▶ Task A:
Using the comment thread, answer each question below on its own line:
(i) Which session did the local facilitator handle without the author?
(ii) In which country did involving people from extension agencies prove efficient in past similar processes?
(iii) How many cells made up the zoning of the protected area in the Kenya sessions?
▶ Task B:
From the comment thread, return the passage that opens with the words containing "Looks like an" and closes with "for your comment!".

▶ Given text:
---+---
Hi Marco, thank you for watching my frenchy talk 😉 You’re right, training a local facilitator is key. In the case presented here, the two first sessions were co-facilitated and the last one was handled by the local facilitator without me. Involving people from extension agencies with excellent skills in communication and education is a strategy that proved to be efficient in past similar processes we implemented in Bhutan. Learning to master the playing rules and the game mechanics is not such a big issue with this kind of simple games. It might be slightly more tricky to convey the idea of using the game to support social learning consistently with the principles of the companion modelling approach. The debriefing of the gaming session is not meant to formulate recommendations but to identify questions to be investigated in a collaborative and transdisciplinary way. Yet, clearly, such tools might be used to convey pre-established messages: the possibility of using them to manipulate local people exists. We must remain vigilant in transferring not only the tool but also the approach that aims to use it to promote the collective commitment to envision jointly trajectories towards sustainable futures. I’m convinced we should foster ways for academics and extension agencies to work together more closely.
Looks like an interesting process for bringing people together to learn. Could you explain a bit more if there are ways that the participants can creatively contribute to defining management measures, modifying any provided by the researchers or coming up with new management measures of their own?
Hello Bryan, thank you for your comment!
During the sessions played in Kenya, the role of the protected area manager was not assigned to one of the participants: the zoning of the protected area (3 cells) was set up by the session facilitator without the explicit intervention (as a player) of the manager himself. We then observed how the participants took this information into account when choosing the zones in which they decided to harvest resources, and whether they decided on their own on collectively validated measures to ensure that the harvest was sustainable. In one session, the players decided to reduce the number of people they sent to harvest resources, in another one they decided to set up their own system of rotating the harvesting zones. In companion modeling games, rules are left open: participants have a great deal of freedom to propose measures of their own not mentioned as rules of the game. It can even go as far as the creation of new roles, and sometimes the result of a session of a generic game like the one we used in Kenya leads to the creation of a specific game.
---+---
▶ Extracted material:
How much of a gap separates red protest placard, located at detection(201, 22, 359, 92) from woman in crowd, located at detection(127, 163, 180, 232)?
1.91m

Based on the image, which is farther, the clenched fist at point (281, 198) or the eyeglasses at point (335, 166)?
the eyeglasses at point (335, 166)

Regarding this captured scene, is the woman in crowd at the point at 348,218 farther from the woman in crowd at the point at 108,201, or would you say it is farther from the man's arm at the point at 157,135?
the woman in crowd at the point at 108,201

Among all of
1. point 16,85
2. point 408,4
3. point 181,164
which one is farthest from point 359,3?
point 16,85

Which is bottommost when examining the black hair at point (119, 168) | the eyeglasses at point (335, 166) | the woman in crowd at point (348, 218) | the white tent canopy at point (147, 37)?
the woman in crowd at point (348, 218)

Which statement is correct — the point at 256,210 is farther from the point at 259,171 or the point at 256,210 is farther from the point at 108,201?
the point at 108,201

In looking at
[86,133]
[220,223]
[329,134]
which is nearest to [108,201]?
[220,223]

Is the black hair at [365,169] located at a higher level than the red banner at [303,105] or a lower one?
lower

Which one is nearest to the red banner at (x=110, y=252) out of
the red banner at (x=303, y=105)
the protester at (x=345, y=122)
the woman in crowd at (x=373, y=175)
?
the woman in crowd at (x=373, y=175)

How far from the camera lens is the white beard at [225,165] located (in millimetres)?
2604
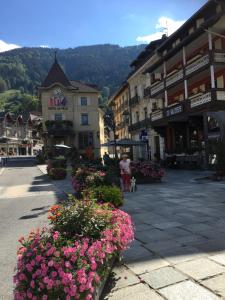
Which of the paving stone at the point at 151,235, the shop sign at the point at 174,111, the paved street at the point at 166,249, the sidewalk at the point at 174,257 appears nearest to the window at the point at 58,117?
the shop sign at the point at 174,111

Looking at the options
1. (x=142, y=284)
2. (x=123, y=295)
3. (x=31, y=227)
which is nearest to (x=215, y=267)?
(x=142, y=284)

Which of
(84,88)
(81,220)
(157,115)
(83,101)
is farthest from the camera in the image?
(84,88)

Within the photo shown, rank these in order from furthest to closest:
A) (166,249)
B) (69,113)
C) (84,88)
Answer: (84,88) < (69,113) < (166,249)

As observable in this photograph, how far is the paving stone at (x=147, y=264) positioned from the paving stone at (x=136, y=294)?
535mm

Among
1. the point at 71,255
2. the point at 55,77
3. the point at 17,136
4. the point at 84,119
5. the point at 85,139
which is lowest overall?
the point at 71,255

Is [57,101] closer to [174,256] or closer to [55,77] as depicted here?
[55,77]

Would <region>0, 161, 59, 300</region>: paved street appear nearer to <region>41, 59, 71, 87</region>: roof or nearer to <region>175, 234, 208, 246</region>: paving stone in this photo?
<region>175, 234, 208, 246</region>: paving stone

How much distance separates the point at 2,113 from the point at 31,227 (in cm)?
8881

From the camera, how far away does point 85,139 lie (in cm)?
5541

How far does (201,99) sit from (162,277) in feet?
68.2

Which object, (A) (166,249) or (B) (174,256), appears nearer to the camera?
(B) (174,256)

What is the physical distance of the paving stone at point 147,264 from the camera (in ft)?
17.5

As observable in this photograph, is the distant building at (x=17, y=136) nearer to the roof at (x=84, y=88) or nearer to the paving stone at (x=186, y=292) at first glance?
---+---
▶ Written response A:
(i) The last session.
(ii) Bhutan.
(iii) Three cells.

▶ Written response B:
Looks like an interesting process for bringing people together to learn. Could you explain a bit more if there are ways that the participants can creatively contribute to defining management measures, modifying any provided by the researchers or coming up with new management measures of their own?
Hello Bryan, thank you for your comment!